3am, as everyone was coming out of the club, we pulled back the side of the lorry curtain and started playing to the crowd that had gathered in front. We had let word slip that something might happen so there were more people outside the club than usual and people had travelled from as far as Wales and Scotland! People were dancing on top of cars and the car park was literally rammed with people all going mad, not something I’m going to forget in a hurry.
##2 Coventry_1991##
The first ever Altern 8 P.A. - Eclipse, was pretty chaotic as gigs go. There was a bit of a stage invasion at the end by crowd members who were completely spangled, and didn’t even realise there was a P.A. going on, but this was the gig that brought about the Altern 8 image (we had played at the eclipse a few month previous as Nexus 21 and wanted to look different).
With Infiltrate 202 doing the rounds on promo, the reaction was brilliant and we had the whole video for Infiltrate recorded that night, complete with a girl dancing between us not even aware we were playing live. Even bumped into the Homeboy from A Homeboy a Hippy and a funky dred on the way out - top night.
##3 Bloc_2009##
Very daunting this one was, I was playing a DJ set following Skream & Benga and they tore the place a new one, with Skream totally mullered and stopping every tune he dropped within a minute. The crowd was going absolutely mental and to follow this had me wondering if the oldskool was going to cut it (I’d also had my slot moved forward so anyone planning to head to the room for the advertised time would miss it), but by a few tunes into the set I’d got no cause for worry. Hands were going up for every tune, crowd knew the words to all the vocal tracks and the total sing along to Prodigy’s ‘out of space’ at the end just blew me away, so buzzed up I left my headphones by the decks (a small price to pay for such as great memory).
##4 Birmingham_1991##
City Of Music celebration, Centenary Square, N.Y.E. Having a gig booked by Birmingham City Council didn’t really fill me full of confidence with this one, but we had a gig later on that night at Wigan Pier so knew we’d at least have one good gig to bring in the new year. I got a call from my dad a few hours before we set off to say that something was on the local news about Centenary square in Birmingham - where we were playing there was already reported to be around 40,000 people there…

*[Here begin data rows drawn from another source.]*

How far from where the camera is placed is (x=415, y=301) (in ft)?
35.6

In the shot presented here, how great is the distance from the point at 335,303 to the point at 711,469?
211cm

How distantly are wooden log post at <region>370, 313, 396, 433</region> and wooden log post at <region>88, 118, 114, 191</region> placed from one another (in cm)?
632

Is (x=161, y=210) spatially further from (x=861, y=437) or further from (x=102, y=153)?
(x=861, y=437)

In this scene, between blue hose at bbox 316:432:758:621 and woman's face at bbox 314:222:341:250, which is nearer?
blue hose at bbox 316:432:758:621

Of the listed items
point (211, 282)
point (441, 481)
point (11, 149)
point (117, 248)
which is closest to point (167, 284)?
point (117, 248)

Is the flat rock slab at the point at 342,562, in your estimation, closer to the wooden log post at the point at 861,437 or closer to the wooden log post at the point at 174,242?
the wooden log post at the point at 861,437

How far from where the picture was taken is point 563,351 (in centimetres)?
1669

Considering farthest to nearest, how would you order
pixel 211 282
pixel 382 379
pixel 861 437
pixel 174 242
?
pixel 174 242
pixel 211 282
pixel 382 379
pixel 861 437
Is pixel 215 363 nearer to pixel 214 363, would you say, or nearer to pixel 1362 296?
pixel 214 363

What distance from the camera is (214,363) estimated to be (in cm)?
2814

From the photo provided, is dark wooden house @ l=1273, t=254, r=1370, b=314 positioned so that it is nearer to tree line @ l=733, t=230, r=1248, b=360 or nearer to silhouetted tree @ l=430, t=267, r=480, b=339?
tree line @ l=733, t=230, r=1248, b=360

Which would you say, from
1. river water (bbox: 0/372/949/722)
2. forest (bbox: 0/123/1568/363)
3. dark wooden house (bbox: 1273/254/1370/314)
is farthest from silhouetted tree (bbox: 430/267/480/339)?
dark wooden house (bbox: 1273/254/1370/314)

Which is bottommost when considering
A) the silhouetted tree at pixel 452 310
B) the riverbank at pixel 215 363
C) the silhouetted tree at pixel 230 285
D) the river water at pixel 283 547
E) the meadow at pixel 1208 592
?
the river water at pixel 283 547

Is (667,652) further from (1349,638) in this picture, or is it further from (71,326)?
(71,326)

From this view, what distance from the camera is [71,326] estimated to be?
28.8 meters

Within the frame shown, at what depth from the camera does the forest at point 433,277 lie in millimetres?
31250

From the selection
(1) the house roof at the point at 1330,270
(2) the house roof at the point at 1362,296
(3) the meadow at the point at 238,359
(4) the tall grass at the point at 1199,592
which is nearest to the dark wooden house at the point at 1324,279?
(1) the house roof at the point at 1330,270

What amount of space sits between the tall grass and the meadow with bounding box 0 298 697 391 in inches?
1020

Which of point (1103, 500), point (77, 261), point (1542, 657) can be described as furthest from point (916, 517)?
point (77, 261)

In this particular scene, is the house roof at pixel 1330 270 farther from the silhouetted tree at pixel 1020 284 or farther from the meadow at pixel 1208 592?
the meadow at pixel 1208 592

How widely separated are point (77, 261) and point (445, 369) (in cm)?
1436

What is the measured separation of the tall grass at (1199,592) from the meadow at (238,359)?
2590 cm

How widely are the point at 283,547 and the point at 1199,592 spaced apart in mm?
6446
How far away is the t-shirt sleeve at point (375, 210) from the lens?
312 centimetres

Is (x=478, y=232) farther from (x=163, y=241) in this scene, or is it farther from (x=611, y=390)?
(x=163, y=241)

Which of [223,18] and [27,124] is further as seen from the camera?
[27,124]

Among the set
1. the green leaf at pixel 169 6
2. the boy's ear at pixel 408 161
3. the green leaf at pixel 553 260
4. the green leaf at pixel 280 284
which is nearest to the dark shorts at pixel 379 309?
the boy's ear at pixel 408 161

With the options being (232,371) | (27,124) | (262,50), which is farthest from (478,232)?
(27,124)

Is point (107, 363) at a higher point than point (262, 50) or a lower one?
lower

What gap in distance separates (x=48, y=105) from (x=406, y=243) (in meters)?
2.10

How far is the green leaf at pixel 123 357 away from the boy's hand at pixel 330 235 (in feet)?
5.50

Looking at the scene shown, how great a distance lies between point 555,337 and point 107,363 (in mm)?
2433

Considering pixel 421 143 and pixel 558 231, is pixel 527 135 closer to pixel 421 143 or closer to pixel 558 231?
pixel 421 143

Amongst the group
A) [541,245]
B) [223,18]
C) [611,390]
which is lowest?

There were around 2000 die hard ravers right at the front who’d been waiting for us to come on, but seeing that many people in front of the stage was mental! ‘Activ-8’ was still in the charts and had got to number three so a good percentage of the crowd knew it and when our stilt walking robot came on to the stage the noise was unbelievable. Wigan Pier obviously paled in comparison.
##5 New York_1991##
There was some kind of industry schmooze-fest going on in a downstairs part of ‘Limelight’ on the night of this gig, so there were people like Shep Pettibone and Cathy Dennis in the crowd. DJ’s on the night were Joey Beltram and Lenny Dee so I was a tad star struck (still get like it much to the annoyance of my girlfriend).
Playing out in New York was totally different to the UK gigs we were used to doing and it had an almost punk vibe to it with people moshing at the front of the stage. Joey Beltram managed to play ‘Move My Body’ as his last tune, just before we came on and it was the first track in our live set (ouch) but the atmosphere in there was like nowhere else and the track still went off. One of our dancers discovered special K that night and despite me shouting to him we were leaving, he stayed at the venue, sat on a chair in the middle of the stage like Jim Royale.